ShenKang injection suppresses kidney fibrosis and oxidative stress via transforming growth factor-β/Smad3 signalling pathway in vivo and in vitro.

OBJECTIVES

The purpose of this study is to investigate the antifibrosis and antioxidation of ShenKang injection (SKI) in vivo and in vitro and to evaluate potential mechanisms involved in the treatment of chronic kidney disease (CKD).

METHODS

In experimental animal studies, CKD was established by 5/6 nephrectomy (5/6Nx). Serum creatinine (Scr) and blood urea nitrogen (BUN) were determined. Histopathological tests were performed by H&E and Masson trichrome stained.

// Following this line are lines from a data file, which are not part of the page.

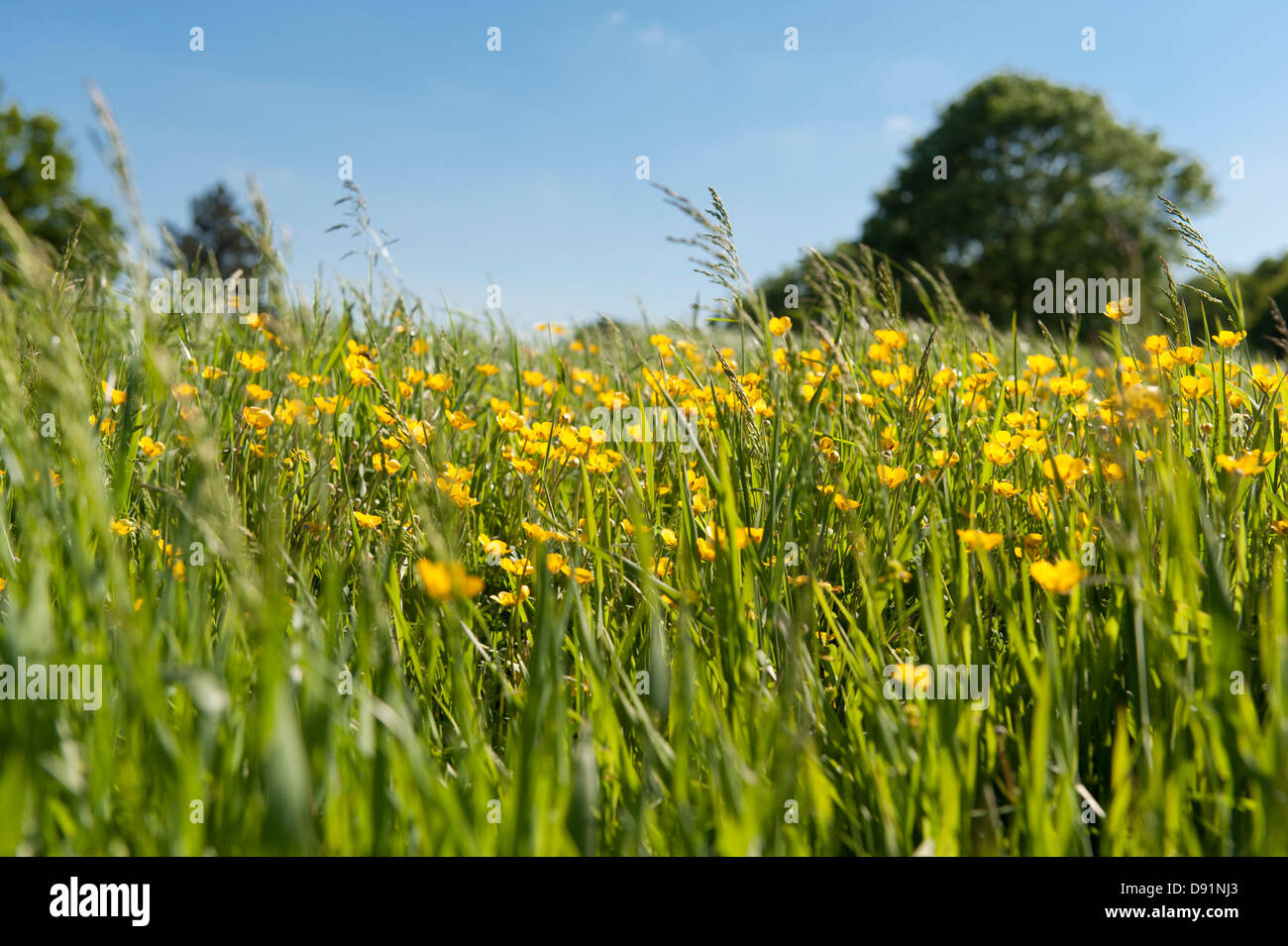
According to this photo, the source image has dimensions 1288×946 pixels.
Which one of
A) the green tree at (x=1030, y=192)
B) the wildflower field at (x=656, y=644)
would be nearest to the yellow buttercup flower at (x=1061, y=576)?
the wildflower field at (x=656, y=644)

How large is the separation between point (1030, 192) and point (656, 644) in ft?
120

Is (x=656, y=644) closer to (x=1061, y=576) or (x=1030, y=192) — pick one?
(x=1061, y=576)

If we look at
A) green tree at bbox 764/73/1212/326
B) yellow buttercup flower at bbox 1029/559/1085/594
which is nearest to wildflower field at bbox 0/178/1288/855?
yellow buttercup flower at bbox 1029/559/1085/594

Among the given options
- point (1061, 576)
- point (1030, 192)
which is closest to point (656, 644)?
point (1061, 576)

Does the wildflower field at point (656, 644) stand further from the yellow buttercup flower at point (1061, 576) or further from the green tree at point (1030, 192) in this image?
the green tree at point (1030, 192)

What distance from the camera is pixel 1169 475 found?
1378mm

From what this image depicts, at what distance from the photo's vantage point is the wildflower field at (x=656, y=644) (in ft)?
3.05

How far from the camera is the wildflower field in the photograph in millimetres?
929

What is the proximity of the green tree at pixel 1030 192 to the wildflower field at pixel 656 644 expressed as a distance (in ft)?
102

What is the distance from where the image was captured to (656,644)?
47.3 inches
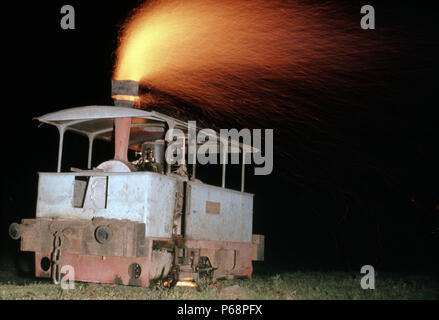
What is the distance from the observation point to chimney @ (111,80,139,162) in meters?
10.3

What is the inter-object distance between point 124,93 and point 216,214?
3285 millimetres

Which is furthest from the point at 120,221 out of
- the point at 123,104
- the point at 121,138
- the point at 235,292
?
the point at 123,104

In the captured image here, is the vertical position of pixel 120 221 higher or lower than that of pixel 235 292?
higher

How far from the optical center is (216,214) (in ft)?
38.1

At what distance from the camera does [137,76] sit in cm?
1203

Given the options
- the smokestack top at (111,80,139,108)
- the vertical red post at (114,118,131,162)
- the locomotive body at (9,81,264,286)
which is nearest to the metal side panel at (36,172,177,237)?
the locomotive body at (9,81,264,286)

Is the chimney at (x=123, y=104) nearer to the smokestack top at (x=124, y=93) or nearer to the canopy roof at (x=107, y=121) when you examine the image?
the smokestack top at (x=124, y=93)

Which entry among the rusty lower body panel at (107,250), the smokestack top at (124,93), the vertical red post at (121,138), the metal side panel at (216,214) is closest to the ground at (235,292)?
the rusty lower body panel at (107,250)

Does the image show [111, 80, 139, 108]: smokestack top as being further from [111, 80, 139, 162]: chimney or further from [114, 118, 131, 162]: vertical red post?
[114, 118, 131, 162]: vertical red post

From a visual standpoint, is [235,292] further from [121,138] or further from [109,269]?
[121,138]

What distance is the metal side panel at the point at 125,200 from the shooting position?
917 centimetres

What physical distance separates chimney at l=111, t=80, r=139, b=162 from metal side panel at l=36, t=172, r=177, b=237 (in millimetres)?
886
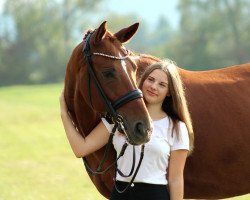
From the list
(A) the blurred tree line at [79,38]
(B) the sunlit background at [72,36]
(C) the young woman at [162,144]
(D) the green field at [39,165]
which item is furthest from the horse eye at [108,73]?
(A) the blurred tree line at [79,38]

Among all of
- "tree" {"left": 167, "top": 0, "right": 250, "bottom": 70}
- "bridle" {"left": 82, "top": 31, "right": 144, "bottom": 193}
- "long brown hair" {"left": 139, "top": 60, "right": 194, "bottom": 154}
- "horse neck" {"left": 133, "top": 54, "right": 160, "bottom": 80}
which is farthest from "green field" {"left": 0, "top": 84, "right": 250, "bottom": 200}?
"tree" {"left": 167, "top": 0, "right": 250, "bottom": 70}

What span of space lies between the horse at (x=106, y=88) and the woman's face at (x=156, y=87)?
0.14 metres

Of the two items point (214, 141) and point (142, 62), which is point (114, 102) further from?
point (214, 141)

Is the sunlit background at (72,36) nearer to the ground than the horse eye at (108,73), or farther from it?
nearer to the ground

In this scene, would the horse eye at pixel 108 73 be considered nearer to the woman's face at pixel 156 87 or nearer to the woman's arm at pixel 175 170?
the woman's face at pixel 156 87

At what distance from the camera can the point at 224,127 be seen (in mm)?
5043

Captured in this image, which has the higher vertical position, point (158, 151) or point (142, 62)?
point (142, 62)

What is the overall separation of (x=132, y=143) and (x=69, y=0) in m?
77.7

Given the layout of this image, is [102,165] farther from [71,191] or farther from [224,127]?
[71,191]

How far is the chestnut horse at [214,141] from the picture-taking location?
195 inches

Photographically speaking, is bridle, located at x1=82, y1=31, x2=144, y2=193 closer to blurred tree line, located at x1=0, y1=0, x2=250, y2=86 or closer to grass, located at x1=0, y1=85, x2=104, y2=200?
grass, located at x1=0, y1=85, x2=104, y2=200

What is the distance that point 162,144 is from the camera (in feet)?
13.4

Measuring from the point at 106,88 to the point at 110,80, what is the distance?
7 centimetres

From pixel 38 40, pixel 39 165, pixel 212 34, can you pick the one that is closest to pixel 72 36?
pixel 38 40
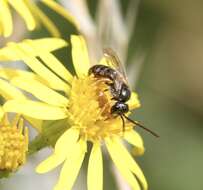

The protein expressions of fibronectin (FN), collagen Ι, α-smooth muscle actin (α-SMA) and transforming growth factor-β (TGF-β) and phosphorylation of Smad3 were measured in 5/6Nx rats. In Human kidney proximal tubular cell line (HK-2) cells, the effects of TGF-β/Smad3 signalling pathway on renal fibrosis and oxidative injury were examined.

KEY FINDINGS

5/6Nx induced severe renal damages. Treatment of rats with SKI markedly reduced levels of Scr and BUN, alleviated expression of fibrosis-associated signalling molecules and reduced expression of TGF-β and phosphorylated Smad3. Meanwhile, in HK-2 cells, after exposure to TGF-β and H2 O2 , the protein expression of renal fibrosis was significantly increased. The generation of oxidative stress was also elevated. The severity of fibrosis and oxidative damage appears to be reduced after treatment with SKI.

CONCLUSION

SKI inhibits renal fibrosis and oxidative stress through downregulation of TGF-β/Smad3 signalling pathway.